> [TEXT PASSAGE]:
Public repo containing code to train, visualize, and evaluate semi-supervised topic models. Also includes code for baseline classifiers/regressors to perform supervised prediction on bag-of-words datasets.
This repo is based on the following academic publication:
"Prediction-constrained semi-supervised topic models" M. C. Hughes, L. Weiner, G. Hope, T. H. McCoy, R. H. Perlis, E. B. Sudderth, and F. Doshi-Velez Artificial Intelligence & Statistics (AISTATS), 2018.
- Paper PDF: https://www.michaelchughes.com/papers/HughesEtAl_AISTATS_2018.pdf
- Supplement PDF: https://www.michaelchughes.com/papers/HughesEtAl_AISTATS_2018_supplement.pdf
-
- Provided example datasets for simple experiments. Overview in datasets/README.md.
-
- Main python package, with code for training PC topic models and some baseline classifiers/regressors.
-
- Bash scripts to run experiments. Support SLURM/LSF/SGE clusters.
The primary script is train_and_eval_sklearn_binary_classifier.py
python train_and_eval_sklearn_binary_classifier.py \
--dataset_path $PC_REPO_DIR/datasets/toy_bars_3x3/ \
--output_path /tmp/demo_results/ \
--seed 8675309 \ # random seed (for reproducibility)
--feature_arr_names X \
--target_arr_name Y \
--classifier_name extra_trees \
The primary script is train_slda_model.py. For a quick exmaple, you might call this python script as follows:
python train_slda_model.py \
--dataset_path $PC_REPO_DIR/datasets/toy_bars_3x3/ \
--output_path /tmp/demo_results/ \
--seed 8675309 \ # random seed (for reproducibility)
--alpha 1.1 \ # scalar hyperparameter for Dirichlet prior over doc-topic probas
--tau 1.1 \ # scalar hyperparameter for Dirichlet prior over topic-word probas
--weight_y 5.0 \ # aka "lambda" in AISTATS paper, the key hyperparameter to emphasize y|x
--n_laps 10 \ # number of laps (aka epochs). this will complete 10 full passes thru training dataset.

> [STATED EXERCISE 1]: Show each line of the rows below that contains the string "instances", matching its case exactly.
> [STATED EXERCISE 2]: Carry the README on prediction-constrained topic models further, starting where it ends.

> [GIVEN RECORDS]:
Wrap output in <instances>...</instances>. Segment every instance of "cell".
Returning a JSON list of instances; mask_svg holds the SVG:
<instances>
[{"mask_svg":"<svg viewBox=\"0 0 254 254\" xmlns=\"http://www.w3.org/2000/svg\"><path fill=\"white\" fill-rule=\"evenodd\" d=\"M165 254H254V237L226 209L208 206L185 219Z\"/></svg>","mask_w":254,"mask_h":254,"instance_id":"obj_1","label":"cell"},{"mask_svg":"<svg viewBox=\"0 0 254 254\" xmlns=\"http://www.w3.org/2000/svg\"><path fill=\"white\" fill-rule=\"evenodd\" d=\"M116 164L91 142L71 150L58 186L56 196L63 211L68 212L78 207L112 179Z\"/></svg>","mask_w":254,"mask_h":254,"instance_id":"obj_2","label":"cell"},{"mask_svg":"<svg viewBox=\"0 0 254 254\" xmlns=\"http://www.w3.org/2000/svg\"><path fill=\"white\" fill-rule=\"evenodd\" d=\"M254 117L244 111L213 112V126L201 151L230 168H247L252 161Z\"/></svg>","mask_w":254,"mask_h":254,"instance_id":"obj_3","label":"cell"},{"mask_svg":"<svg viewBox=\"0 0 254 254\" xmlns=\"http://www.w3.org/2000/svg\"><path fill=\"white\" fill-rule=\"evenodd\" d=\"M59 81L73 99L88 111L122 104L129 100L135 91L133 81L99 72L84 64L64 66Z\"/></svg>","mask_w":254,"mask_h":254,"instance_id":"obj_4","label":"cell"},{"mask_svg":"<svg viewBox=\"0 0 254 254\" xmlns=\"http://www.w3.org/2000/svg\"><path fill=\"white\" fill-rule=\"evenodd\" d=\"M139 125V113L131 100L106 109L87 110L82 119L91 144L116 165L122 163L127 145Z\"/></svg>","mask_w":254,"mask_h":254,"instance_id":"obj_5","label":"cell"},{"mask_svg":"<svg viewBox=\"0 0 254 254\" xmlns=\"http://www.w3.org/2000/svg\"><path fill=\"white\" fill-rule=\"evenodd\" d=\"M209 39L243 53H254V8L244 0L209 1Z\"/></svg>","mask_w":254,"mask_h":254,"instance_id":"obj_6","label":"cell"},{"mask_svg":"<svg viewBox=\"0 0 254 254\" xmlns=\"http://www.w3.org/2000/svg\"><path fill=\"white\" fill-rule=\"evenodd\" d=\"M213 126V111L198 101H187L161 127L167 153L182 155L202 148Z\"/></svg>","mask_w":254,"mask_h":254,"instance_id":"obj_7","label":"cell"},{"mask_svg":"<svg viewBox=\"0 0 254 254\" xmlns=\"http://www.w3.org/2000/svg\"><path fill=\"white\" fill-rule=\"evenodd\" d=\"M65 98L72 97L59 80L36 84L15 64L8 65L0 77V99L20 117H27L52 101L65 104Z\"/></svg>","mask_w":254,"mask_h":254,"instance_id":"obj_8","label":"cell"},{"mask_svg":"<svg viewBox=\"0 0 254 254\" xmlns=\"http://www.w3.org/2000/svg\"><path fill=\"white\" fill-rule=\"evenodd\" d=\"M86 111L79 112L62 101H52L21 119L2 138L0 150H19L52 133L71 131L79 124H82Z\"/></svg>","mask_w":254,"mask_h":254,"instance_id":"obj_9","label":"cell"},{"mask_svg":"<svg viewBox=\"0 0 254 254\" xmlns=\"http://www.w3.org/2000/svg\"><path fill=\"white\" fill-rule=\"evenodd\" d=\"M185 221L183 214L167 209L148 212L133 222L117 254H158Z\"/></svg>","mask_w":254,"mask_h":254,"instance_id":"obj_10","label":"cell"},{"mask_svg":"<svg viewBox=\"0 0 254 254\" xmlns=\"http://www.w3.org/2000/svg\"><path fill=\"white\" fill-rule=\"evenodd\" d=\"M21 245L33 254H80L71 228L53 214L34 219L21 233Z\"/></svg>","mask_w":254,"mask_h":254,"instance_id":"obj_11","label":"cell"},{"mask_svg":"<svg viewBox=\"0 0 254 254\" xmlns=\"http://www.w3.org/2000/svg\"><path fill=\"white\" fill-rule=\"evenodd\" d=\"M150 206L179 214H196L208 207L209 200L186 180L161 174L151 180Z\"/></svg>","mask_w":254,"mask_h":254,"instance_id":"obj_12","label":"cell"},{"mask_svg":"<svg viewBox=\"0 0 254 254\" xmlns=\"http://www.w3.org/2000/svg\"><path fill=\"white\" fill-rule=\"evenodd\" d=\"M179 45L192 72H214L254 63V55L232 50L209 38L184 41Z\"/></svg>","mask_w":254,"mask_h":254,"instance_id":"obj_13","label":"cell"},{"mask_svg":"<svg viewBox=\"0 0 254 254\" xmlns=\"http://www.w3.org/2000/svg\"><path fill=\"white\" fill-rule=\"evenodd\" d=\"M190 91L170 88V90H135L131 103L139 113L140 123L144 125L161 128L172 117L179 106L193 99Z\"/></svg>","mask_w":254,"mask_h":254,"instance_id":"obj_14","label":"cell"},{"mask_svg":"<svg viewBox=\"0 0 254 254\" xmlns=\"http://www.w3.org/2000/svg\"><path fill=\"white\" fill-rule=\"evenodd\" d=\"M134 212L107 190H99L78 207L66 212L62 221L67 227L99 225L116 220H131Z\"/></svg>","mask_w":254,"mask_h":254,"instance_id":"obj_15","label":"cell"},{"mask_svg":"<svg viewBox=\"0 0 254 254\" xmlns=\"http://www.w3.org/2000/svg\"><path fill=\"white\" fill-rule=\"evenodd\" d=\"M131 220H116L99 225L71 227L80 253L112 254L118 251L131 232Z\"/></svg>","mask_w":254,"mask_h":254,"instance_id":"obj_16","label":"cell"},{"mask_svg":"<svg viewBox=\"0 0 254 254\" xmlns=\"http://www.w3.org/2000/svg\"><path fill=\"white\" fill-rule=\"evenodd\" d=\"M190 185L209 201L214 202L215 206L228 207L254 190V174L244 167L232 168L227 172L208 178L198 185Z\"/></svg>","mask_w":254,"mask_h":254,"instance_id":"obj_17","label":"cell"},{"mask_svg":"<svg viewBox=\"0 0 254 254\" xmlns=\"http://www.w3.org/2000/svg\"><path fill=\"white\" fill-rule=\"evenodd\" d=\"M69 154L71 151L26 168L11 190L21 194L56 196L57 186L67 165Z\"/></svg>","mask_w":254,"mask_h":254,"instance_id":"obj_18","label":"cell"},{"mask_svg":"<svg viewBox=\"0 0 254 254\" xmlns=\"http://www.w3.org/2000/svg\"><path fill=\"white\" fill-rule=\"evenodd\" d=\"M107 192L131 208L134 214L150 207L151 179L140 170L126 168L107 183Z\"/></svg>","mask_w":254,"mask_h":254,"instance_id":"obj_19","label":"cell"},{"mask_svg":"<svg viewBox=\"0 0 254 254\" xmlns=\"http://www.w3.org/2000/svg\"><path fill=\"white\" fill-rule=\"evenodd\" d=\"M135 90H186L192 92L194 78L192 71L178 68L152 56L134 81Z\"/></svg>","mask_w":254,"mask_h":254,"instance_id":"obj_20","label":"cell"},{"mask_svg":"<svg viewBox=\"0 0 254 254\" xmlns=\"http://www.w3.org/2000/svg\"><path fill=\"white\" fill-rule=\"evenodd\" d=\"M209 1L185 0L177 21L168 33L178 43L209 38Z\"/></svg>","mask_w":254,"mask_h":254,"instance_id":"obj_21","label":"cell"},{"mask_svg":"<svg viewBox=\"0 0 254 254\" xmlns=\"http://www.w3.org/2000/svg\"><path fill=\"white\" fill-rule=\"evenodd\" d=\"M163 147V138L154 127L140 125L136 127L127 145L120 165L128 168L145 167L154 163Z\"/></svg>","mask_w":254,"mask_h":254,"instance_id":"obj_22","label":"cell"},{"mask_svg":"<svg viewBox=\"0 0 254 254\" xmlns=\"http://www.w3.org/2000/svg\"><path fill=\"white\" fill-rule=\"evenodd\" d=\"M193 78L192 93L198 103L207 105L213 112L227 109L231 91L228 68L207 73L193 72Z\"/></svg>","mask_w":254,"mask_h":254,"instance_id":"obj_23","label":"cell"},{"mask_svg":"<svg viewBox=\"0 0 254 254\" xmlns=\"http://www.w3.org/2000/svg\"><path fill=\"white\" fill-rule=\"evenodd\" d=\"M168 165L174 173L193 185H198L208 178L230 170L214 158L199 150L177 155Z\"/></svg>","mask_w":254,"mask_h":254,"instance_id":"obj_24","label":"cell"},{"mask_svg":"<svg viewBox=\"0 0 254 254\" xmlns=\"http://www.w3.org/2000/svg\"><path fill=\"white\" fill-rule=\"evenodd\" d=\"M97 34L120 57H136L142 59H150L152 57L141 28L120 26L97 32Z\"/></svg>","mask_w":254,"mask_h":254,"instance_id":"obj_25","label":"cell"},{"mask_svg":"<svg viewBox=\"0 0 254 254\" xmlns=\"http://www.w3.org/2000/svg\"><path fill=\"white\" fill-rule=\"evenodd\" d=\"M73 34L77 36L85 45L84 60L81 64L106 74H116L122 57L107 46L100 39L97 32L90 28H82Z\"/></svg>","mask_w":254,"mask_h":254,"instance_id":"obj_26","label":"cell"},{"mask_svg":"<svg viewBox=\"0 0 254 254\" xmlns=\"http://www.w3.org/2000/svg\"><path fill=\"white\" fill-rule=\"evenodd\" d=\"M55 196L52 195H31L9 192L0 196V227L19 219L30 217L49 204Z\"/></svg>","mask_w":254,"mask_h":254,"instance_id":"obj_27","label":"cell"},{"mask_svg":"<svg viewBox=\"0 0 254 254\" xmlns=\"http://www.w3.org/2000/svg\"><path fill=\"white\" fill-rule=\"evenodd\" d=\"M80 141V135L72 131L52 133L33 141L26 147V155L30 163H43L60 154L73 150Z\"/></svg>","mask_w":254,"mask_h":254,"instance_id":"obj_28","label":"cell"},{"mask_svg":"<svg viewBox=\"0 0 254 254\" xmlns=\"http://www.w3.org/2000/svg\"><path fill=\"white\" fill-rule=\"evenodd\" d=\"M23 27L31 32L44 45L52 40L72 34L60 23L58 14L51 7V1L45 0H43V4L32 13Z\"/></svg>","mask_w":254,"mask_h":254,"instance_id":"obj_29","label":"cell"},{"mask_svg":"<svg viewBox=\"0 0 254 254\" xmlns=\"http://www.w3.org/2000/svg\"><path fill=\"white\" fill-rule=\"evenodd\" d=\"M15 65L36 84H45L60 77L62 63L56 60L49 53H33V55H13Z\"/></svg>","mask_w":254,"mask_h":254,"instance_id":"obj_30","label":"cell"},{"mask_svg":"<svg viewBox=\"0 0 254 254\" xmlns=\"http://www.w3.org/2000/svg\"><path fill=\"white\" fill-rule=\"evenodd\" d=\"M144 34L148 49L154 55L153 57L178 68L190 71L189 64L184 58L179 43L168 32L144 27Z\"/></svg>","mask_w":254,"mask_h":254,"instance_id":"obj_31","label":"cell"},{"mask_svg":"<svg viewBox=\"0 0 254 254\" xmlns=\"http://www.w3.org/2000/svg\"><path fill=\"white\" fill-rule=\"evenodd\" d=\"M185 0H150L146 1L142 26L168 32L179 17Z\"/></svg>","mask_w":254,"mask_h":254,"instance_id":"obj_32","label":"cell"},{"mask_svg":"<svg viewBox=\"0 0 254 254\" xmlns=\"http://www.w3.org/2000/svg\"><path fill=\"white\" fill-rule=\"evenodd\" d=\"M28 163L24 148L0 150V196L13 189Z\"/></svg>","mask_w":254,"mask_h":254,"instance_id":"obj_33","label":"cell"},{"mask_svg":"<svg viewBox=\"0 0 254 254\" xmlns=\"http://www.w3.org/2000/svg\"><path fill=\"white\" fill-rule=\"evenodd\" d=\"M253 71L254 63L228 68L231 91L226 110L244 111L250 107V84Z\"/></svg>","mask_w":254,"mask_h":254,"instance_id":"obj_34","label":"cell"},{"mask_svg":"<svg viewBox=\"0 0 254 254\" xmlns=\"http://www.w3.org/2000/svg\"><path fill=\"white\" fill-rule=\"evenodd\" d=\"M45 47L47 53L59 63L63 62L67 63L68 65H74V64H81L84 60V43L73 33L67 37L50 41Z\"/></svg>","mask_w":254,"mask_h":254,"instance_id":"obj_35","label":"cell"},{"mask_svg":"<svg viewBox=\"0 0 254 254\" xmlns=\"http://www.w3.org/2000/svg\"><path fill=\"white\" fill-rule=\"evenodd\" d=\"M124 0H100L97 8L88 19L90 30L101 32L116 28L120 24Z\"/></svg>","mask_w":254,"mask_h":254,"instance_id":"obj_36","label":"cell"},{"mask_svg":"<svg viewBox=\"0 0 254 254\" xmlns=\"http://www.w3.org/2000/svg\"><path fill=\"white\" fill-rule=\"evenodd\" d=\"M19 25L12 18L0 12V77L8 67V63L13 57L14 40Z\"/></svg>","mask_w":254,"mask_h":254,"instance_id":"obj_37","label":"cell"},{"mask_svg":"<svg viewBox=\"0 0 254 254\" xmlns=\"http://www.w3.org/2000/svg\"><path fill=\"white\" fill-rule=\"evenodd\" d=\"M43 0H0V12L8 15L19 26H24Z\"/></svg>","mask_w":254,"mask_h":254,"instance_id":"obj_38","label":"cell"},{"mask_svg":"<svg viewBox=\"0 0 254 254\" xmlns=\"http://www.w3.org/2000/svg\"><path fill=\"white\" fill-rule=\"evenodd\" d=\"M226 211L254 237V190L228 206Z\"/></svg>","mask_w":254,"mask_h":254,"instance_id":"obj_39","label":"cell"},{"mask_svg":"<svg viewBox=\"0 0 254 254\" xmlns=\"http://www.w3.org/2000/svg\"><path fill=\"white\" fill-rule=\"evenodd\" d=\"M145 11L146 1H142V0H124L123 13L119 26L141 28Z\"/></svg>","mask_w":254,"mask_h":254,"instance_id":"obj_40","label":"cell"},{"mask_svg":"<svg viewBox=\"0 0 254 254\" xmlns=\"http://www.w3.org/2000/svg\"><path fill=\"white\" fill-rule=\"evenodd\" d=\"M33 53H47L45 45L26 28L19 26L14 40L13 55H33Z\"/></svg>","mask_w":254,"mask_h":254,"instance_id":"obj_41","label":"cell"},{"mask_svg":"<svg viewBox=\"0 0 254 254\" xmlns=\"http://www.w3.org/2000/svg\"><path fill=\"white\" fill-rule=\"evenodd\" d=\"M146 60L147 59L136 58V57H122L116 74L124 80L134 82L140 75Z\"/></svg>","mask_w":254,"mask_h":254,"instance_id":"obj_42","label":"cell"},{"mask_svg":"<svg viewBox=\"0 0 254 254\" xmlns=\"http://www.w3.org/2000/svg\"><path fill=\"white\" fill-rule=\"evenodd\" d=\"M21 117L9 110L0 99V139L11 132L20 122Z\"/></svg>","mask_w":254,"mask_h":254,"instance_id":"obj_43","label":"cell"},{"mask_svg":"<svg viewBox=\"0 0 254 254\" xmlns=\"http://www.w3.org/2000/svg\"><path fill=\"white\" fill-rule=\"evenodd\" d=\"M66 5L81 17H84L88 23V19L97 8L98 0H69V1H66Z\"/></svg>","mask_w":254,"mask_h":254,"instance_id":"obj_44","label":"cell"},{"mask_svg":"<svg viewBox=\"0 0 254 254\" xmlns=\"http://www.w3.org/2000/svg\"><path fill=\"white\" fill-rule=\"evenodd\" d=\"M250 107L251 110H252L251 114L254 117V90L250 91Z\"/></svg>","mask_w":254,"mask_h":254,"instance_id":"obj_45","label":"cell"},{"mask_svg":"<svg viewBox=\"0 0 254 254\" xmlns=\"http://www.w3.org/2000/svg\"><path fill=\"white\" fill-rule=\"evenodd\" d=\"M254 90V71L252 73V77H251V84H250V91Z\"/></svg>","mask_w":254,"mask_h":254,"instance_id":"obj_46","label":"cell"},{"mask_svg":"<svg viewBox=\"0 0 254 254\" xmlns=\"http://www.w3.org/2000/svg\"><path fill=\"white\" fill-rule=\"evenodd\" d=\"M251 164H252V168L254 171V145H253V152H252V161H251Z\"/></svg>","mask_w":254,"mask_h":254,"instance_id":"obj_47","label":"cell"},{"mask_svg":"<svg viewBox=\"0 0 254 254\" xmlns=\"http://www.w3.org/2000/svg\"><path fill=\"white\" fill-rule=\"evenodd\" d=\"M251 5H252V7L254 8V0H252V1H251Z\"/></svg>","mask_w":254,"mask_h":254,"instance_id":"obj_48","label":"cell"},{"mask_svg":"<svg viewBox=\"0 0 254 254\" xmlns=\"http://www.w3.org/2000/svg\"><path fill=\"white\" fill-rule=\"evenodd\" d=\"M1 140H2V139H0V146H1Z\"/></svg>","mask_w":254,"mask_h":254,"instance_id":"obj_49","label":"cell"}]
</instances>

> [EXPECTED OUTPUT 1]:
Wrap output in <instances>...</instances>. Segment every instance of "cell".
Returning a JSON list of instances; mask_svg holds the SVG:
<instances>
</instances>

> [EXPECTED OUTPUT 2]:
--n_batches 1 \
--alg_name grad_descent_minimizer \
Mostly, we use wrapper bash scripts that call this function with many different hyperparameters (model, algorithm, initialization, etc)
Test script to train with autograd (ag) as source of automatic gradients:
cd $PC_REPO_DIR/scripts/toy_bars_3x3/quicktest_topic_models/
export XHOST_RESULTS_DIR=/tmp/
XHOST=local bash pcslda_ag_adam_fromscratch.sh
Should finish in <1 minute, just demonstrate that training occurs without errors.
Test script to train with tensorflow (tf) as source of automatic gradients:
cd $PC_REPO_DIR/scripts/toy_bars_3x3/quicktest_topic_models/
export XHOST_RESULTS_DIR=/tmp/
XHOST=local bash pcslda_tf_adam_fromscratch.sh
Should finish in <1 minute, just demonstrate that training occurs without errors.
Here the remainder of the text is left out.